Bridging scores and clinical practice
FDR and FOR can easily be converted to number of patients, making the clinical interpretability of scores straightforward for clinicians and patients. As seen in Table 1, out of 1,000 mammograms and a 0.69% prevalence, a score of 0.50 or higher corresponds with 54 false positives and 4 false negatives.
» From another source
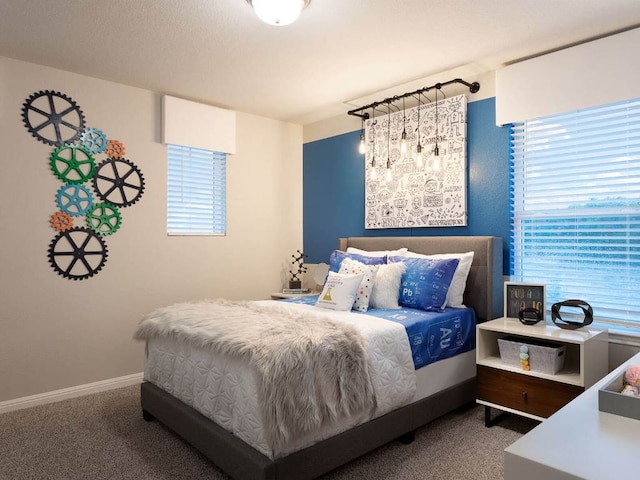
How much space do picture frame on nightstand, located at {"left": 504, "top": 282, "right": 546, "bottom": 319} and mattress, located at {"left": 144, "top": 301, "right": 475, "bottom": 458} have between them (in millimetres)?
454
When historical data are not available
When it is not possible to run an AI system on historical data, published sensitivities and specificities can be used to calculate the local FDR and FOR if the local prevalence of pathology is known, assuming these sensitivities and specificity estimates are for the same population. This is demonstrated in Table 1 using a common prevalence of 0.57% for breast cancer, though any prevalence could be used.
Discussion
By reporting the error rates corresponding to each score, scores can now be contextualized using a common language—the language of probability and error. This is achieved because AI scores can be regressed with outcomes. When done with local historical data, this provides the estimates of PP, FDR, and FOR (and sensitivity, specificity, PPV, NPV) for each score for future reference. As mentioned, if a practice cannot derive these estimates with their own historical data, they can use published sensitivity and specificity estimates, along with their local prevalence, to estimate FDR and FOR for each score. Both approaches can be done with every new AI algorithm or AI algorithm update.
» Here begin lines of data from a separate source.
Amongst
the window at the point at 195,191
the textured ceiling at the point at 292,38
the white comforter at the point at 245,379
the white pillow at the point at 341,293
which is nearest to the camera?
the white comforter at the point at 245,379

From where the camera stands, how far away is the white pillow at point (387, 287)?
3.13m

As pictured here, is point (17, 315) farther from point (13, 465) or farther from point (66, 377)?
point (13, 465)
Providing PP, FDR, and FOR in conjunction with scores enables clinicians not just to interpret scores in a general sense but also to interpret these scores within the specific context of their patient population. Disease prevalence serves a critical role in how scores should be interpreted [10]. Commercial AI models often come with thresholds pre-set by the vendor based on their own training data and performance metrics. These thresholds determine the cut-off at which the AI classifies cases as positive or negative and are usually based on the model of the development datasets. However, it may not necessarily reflect the local population where the model will be deployed. Reporting FDR and FOR helps clinicians apply generalized AI models, consider their local population and prevalence, and assess if the trade-off between false positives and false negatives is aligned with their practice patterns.
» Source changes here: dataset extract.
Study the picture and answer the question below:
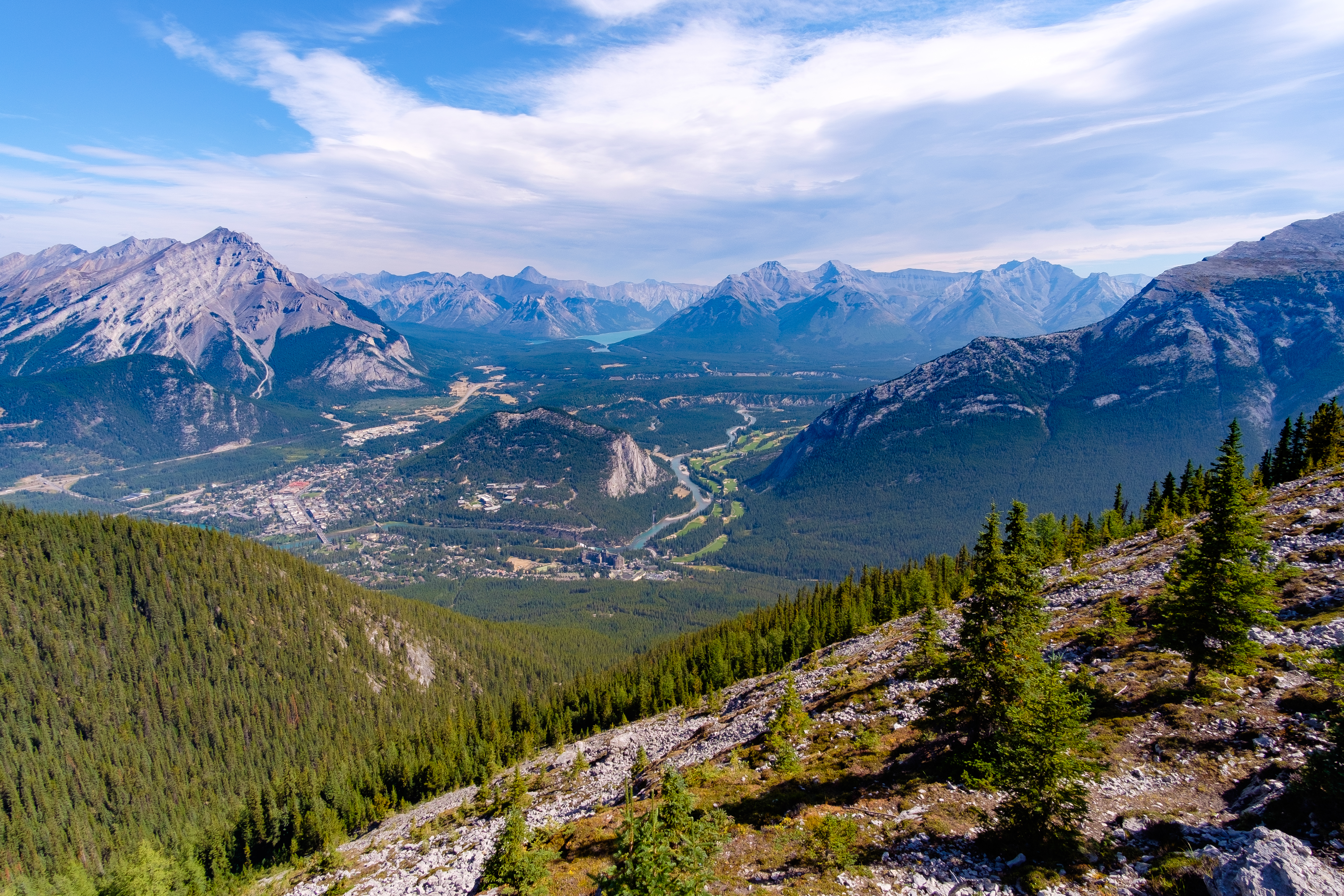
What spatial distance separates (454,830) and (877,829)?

As AI tools become integrated into clinical practice, providing error rates can also assist with patient education and the shared decision-making process between clinicians and patients. For instance, if an AI system predicts a high risk of cancer but the FDR at that threshold is 95%, this means that while the AI identifies cases as positive, the vast majority (95%) of those cases are actually negative. Educating patients about this error rate can help manage anxiety and set appropriate expectations [11].
Data Availability
Data generated or analyzed during the study are available upon reasonable request to the corresponding author.